Reputation: 839
I have a csv file with 3483 lines and 460K characters and 65K words, and I'm trying to use this corpus to train a NaiveBayes classifier in Scikit-learn.
The problem is when I use this statement below, takes too long (1 hour and did not finish).
from textblob import TextBlob
from textblob.classifiers import NaiveBayesClassifier
import csv
with open('train.csv', 'r') as fp:
cl = NaiveBayesClassifier(fp, format="csv")
Any guesses of what I doing wrong?
Thanks in advance.
Upvotes: 0
Views: 321
Reputation: 64
I am not entirely sure of the text blob library but perhaps this may help-
I had written the following code to train a multinomial naive bayes model with raw textual data after vectorizing and transforming the text in my dataset.
from sklearn.feature_extraction.text import TfidfTransformer
import pandas as pd
from sklearn import model_selection
from sklearn.naive_bayes import MultinomialNB
from sklearn.feature_extraction.text import CountVectorizer
from sklearn.metrics import accuracy_score
#import dataset
url = ("C:\\Users\\sidharth.m\\Desktop\\Project_sid_35352\\Final.csv")

Record list:
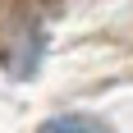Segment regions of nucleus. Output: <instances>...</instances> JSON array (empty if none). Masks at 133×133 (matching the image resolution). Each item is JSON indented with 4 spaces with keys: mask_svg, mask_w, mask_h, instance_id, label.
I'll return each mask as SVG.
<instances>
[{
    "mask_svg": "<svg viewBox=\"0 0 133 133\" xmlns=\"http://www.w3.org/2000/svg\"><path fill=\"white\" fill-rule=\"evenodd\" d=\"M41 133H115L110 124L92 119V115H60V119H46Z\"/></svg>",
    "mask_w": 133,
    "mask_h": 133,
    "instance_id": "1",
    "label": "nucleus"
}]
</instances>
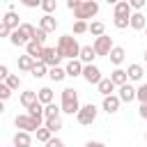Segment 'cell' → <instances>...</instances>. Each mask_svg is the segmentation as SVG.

Required actions:
(a) Answer these questions about the thread on training a Naive Bayes classifier from a csv file:
(i) How many lines does the csv file have?
(ii) How long did the statement run before the first poster gave up waiting?
(iii) What kind of naive bayes model did the second poster train?
(b) Carry on the thread about training a Naive Bayes classifier from the point where it stops.

Task-by-task results:
(a)
(i) 3483 lines.
(ii) 1 hour, without finishing.
(iii) A multinomial naive bayes model.

(b)
documents = pd.read_csv(url)
array = documents.values
x = array[0:, 1]
y= array[0:, 0]
count_vect = CountVectorizer()
X_train_counts = count_vect.fit_transform(x)
tfidf_transformer = TfidfTransformer()
X_train_tfidf = tfidf_transformer.fit_transform(X_train_counts)
model=MultinomialNB().fit(X_train_tfidf, y)
predicted = model.predict(X_train_tfidf)
acc = accuracy_score(y, predicted)
print(acc)
Upvotes: 0
Reputation: 839
There's a problem with this lib.
It's documented in the following links:
https://github.com/sloria/TextBlob/pull/136
https://github.com/sloria/TextBlob/issues/77
Small story: The library do not deals well with large datasets.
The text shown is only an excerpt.